Verslag van de vergadering van 10 maart 2015 (2014/2015 nr. 23)
Status: gecorrigeerd
Aanvang: 17.37 uur
Mevrouw De Vries-Leggedoor i (CDA):
Voorzitter. Ik dank de minister voor zijn uitgebreide beantwoording. Op een heleboel punten leidt die in ieder geval voor ons tot tevredenheid, maar wat is tevreden? Op één punt zijn we toch niet helemaal gerustgesteld of bevredigd, maar daar kom ik zo op.

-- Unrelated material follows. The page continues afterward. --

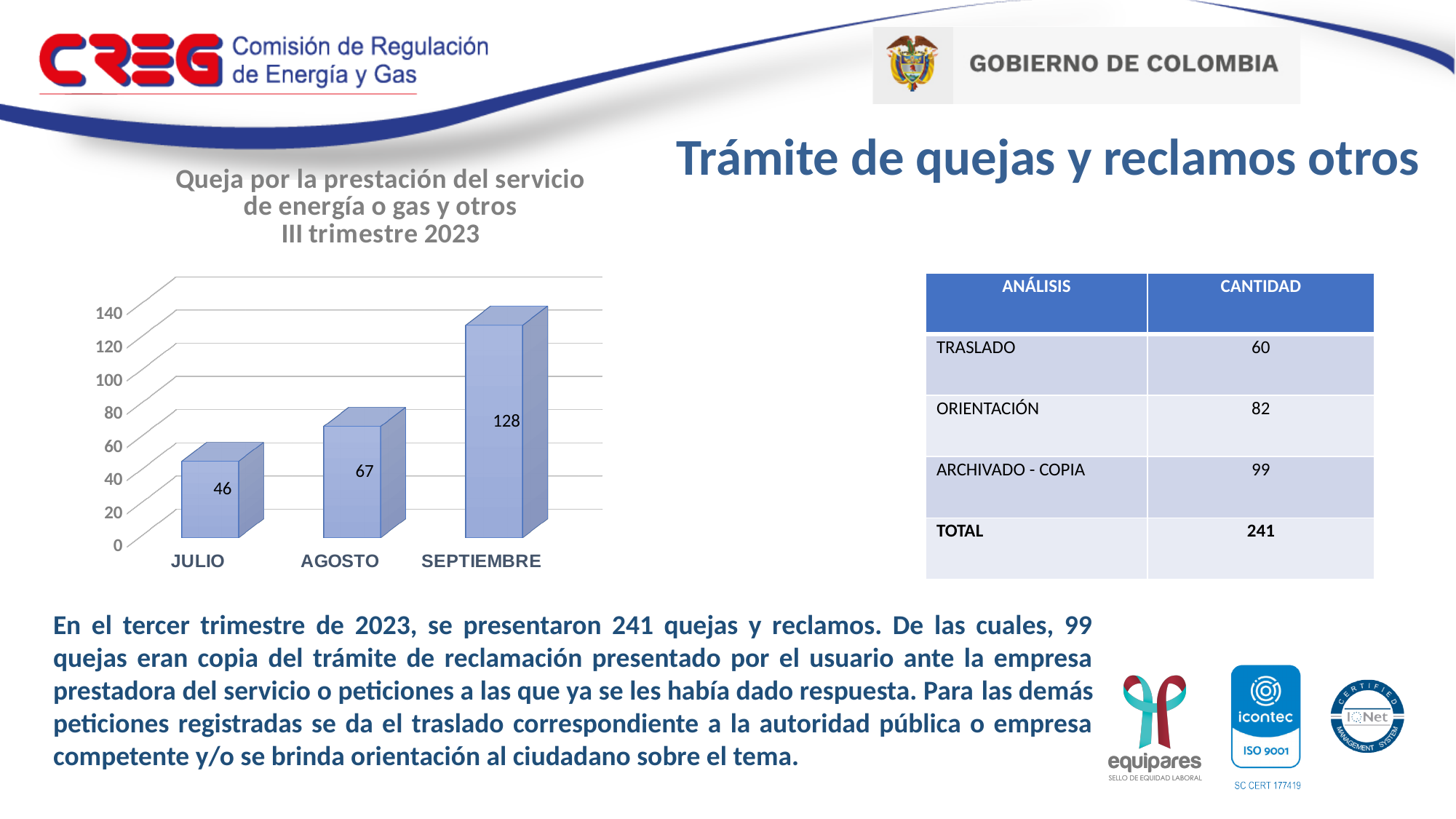
Which month has the lowest value? JULIO Do the values rise or fall from JULIO to SEPTIEMBRE? rise What is the difference between the values for AGOSTO and JULIO? 21 What kind of chart is shown on the slide? bar chart Which month has the highest value? SEPTIEMBRE Which is larger, the value for AGOSTO or the value for JULIO? AGOSTO What is the value for JULIO? 46 Is the value for SEPTIEMBRE greater or less than 100? greater How many months are shown on the x axis of the chart? 3 What is the difference between the values for SEPTIEMBRE and JULIO? 82 What is the value for AGOSTO? 67 What is the value for SEPTIEMBRE? 128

Wat betreft de woonvisie deel ik het dilemma van de minister: als je wat decentraliseert, moet je toch altijd even kijken hoeveel regeltjes je meegeeft. Ik zou er nog een discussie over kunnen beginnen, maar dat ga ik niet doen. Het krijgt het voordeel van de twijfel. Ik neem aan dat de minister de vinger aan de pols houdt, dat hij er bij de evaluatie op terugkomt en dan bekijkt in hoeverre het heeft gewerkt en wat eraan wordt gedaan. Ik laat het nu dus liggen. Ik wacht op de evaluatie.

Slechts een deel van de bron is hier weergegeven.